Newton's method of root finding
  
[Readings section 3, pages 63-64]
Suppose an algorithm computes successive approximations, x1, x2, x3,
..., to a root of a function f().  Consider the first-order Taylor
expansion about the i^th appoximation:
  p(x) = f(x_i) + f'(x_i) (x - x_i)
Since p(x) is approximately f(x), we set p(x) to zero and solve for
the root x:
            f(x_i)
  x = x_i - -------
            f'(x_i)
Since p() is only an approximation to f(), this root x is only an
approximation to the root of f().  So we'll use it as our next
approximation, x_{n+1}.  If p() is a ``good'' approximation of f(),
x_{n+1} should be a better approximation to f()'s root than was x_n.
This is called Newton iteration.  The algorithm computes
  x_1 = x_0 - f(x_0) / f'(x_0)
  x_2 = x_1 - f(x_1) / f'(x_1)
  x_3 = x_2 - f(x_2) / f'(x_2)
  and so on.
Intuitively, x_{n+1} is chosen as the point where the tangent at
(x_n,f(x_n)) cuts the x axis.
Theorem [page 64]
  If x_n is in an interval [a,b] such that
    - f(a) f(b) < 0
    - f' is not zero in [a,b]
    - f'' doesn't change sign in [a,b]
    - f(a)/f'(a) < b-a and f(b)/f'(b) < b-a
  then the Newton iteration converges to a root of f().
Newton iteration converges quadratically, provided the initial guess
x_0 is ``good enough''.  To show this requires a bit of calculus,
which is presented in Section 2.2 of the Readings.  In brief, if the
error in the n^{th} iteration is e_n, the Readings show that
                                2
  e_{n+1} is proportional to e_n
Secant method of root finding
[Readings section 3, pages 69-71]
The Newton method requires the first derivative f'(), which is
sometimes not available to a program.  The secant method avoids this
problem.
To get x_{n+1} from x_n, the Newton method followed the tangent at x_n
until it intersected the x axis.  The secant method will approximate
the tangent by drawing a line between two close points on the curve
f(x).  Such a line is a `secant'.  Note that, as the two points get
closer, the secant approaches the tangent.
Thus f'(x_n) is approximated by
              f(x_n) - f(x_{n-1})
  f'(x_n)  ~  -------------------
                 x_n - x_{n-1}
and the Newton iteration is modified as follows:
  x_{n+1} = x_n - f(x_n) / f'(x_n)
                              x_n - x_{n-1}
          ~ x_n - f(x_n) * -------------------
                           f(x_n) - f(x_{n-1})
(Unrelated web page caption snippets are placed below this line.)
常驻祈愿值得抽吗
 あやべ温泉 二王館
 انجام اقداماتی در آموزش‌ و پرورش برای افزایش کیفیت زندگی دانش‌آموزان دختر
            x_{n-1} f(x_n) - x_n f(x_{n-1})
          = -------------------------------
                  f(x_n) - f(x_{n-1})
As with Newton iteration, the secant method uses for its next
approximation to the root the intersection of the secant with
the x axis.
The secant method converges a bit slower than the Newton method:
                                1.62
  e_{n+1} is proportional to e_n
As with the Newton method, there are situations in which the
secant method will not converge to the root.